For those whose giftings create influence, there is a responsibility to steward their influence. The purpose of God given gifts and leadership within the body is to serve and equip. Those who are mature and gifted have the responsibility to empower and release others without demanding subservience. As the body of Christ, we are supposed to learn to function in this way together.

Living in mutually submissive relationships isn’t always the easiest or most expedient because it requires that our actions and decisions be based in authentic and actual relationships with one another. However it is beneficial that we pursue and work toward this relational atmosphere in order that the work of the Holy Spirit can be reflected in the unity and relationships that occur as we submit to Jesus as the Head and to one another.

As believers, there are a series of methodology which we interpret Scripture through. These methodologies inevitably determine the expression of our faith.

Some believers have the same belief that they were taught from the beginning of their faith walk. In their eyes, their belief is normal, true, and right. Other believers, for various reasons, have had their beliefs challenged. They have had to go through the process of questioning their beliefs, I am not talking about the essentials of Christian dogma, but doctrine and other aspects of church life.

In rejecting the understanding we have traditionally known, there is a process of coming to terms with a belief that makes sense, that fits our understanding of Scripture and the nature of God instead of a denomination. This is not a case of throwing babies out with bathwater, but rather a process of sifting through the things that we’ve assumed and reconciling them with what we are learning.

The authority structure that I grew up with and thought was normal for the Church was patterned after the world system, which basically involved a leader and a board of elders who were “called” by God to govern the people of that assembly. Being in the pentecostal/charismatic stream there was also a covering of 5-fold ministers to whom the church leaders were submitted. The leaders take very seriously their presumed responsibility to rule and govern the people, and the people take very seriously their submission to these authorities.

After much observation, I have come to the conclusion that this system of hierarchy is damaging both to the people and to the leaders because it causes people to attempt to fulfill roles they were never called to and to miss out on the kind of relationships that God intended.

When we attempt to live in a role of rulership over our brother, we have put ourselves in a position that God never intended. While we may be sincere in doing so, it is ultimately damaging to ourselves and the other person. We presume an authority in their lives that is not ours. This system also causes the followers to sometimes abdicate areas of responsibility and become passive recipients, making unfair demands of the leader.

Not only that, hierarchy is damaging to relationships because it removes the beauty of mutual submission and service which God intends for our relationships. To define our church relationships through the lens of mutuality rather than by government and hierarchy would make a huge impact in our understanding of body life and community. What if we learned to image the nature of the trinity in our relationships with one another?

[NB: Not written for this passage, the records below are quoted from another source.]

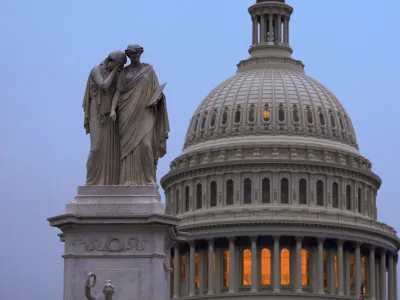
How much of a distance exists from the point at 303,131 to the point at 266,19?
1839 centimetres

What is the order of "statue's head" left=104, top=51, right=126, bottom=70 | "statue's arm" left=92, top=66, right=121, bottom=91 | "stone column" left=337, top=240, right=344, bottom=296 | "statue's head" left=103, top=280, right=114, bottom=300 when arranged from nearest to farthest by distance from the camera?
"statue's head" left=103, top=280, right=114, bottom=300 < "statue's arm" left=92, top=66, right=121, bottom=91 < "statue's head" left=104, top=51, right=126, bottom=70 < "stone column" left=337, top=240, right=344, bottom=296

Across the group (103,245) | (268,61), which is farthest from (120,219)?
(268,61)

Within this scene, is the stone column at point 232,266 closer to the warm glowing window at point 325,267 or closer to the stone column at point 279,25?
the warm glowing window at point 325,267

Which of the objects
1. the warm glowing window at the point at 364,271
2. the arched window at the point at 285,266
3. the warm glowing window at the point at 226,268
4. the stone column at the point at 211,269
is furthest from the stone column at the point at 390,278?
the stone column at the point at 211,269

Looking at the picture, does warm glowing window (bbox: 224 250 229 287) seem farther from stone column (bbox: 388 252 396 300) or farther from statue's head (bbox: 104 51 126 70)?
statue's head (bbox: 104 51 126 70)

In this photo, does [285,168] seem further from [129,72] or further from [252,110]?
[129,72]

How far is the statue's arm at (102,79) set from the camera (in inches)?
968

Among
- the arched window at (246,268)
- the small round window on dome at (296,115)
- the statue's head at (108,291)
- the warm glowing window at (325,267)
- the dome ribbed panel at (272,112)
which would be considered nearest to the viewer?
the statue's head at (108,291)

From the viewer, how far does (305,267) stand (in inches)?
6358

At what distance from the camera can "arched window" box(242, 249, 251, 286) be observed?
160500 millimetres

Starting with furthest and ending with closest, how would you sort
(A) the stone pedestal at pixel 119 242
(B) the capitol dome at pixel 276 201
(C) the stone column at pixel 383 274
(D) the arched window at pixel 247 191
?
(C) the stone column at pixel 383 274 < (D) the arched window at pixel 247 191 < (B) the capitol dome at pixel 276 201 < (A) the stone pedestal at pixel 119 242

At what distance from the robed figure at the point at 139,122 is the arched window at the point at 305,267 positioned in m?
136

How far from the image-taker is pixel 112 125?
2466 cm

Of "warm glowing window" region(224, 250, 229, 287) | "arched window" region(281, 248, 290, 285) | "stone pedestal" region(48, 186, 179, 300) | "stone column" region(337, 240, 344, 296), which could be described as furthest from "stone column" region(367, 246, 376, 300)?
"stone pedestal" region(48, 186, 179, 300)
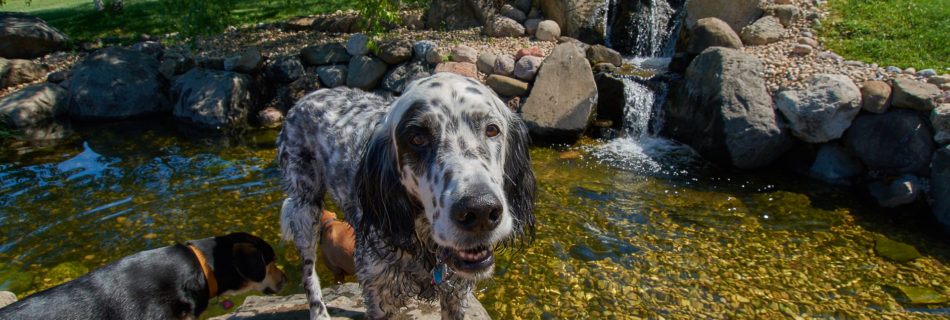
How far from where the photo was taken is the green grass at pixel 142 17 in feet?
40.9

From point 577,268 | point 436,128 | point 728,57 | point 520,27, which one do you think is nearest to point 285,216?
point 436,128

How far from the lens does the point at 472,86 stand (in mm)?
2303

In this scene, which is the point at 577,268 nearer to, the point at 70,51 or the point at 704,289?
the point at 704,289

Instead we have imitated the world’s structures of positional power and actually claimed that they are God’s way. Whether we refer to the Israelites desire for a king or the formation of clergy and papacy in church governments, we see throughout history the establishment of mediators between God and men. While the Father has allowed this mediation, He has not required it. His intention was to have fellowship with man unhindered by mediators.

The world loves its hierarchies and power structures, but it isn’t supposed to be that way among us. The kingdom is to be a radical overthrowing of the hierarchical structures that have been instituted to mediate relationships. Now, there is to be one head of the church, and that head is Jesus. Our relationship with the Father should no longer be hindered by mediation. Our relationships with one another are to be relationships of mutual submission, serving, and preferring one another. This underlying message seems obvious in the New Testament.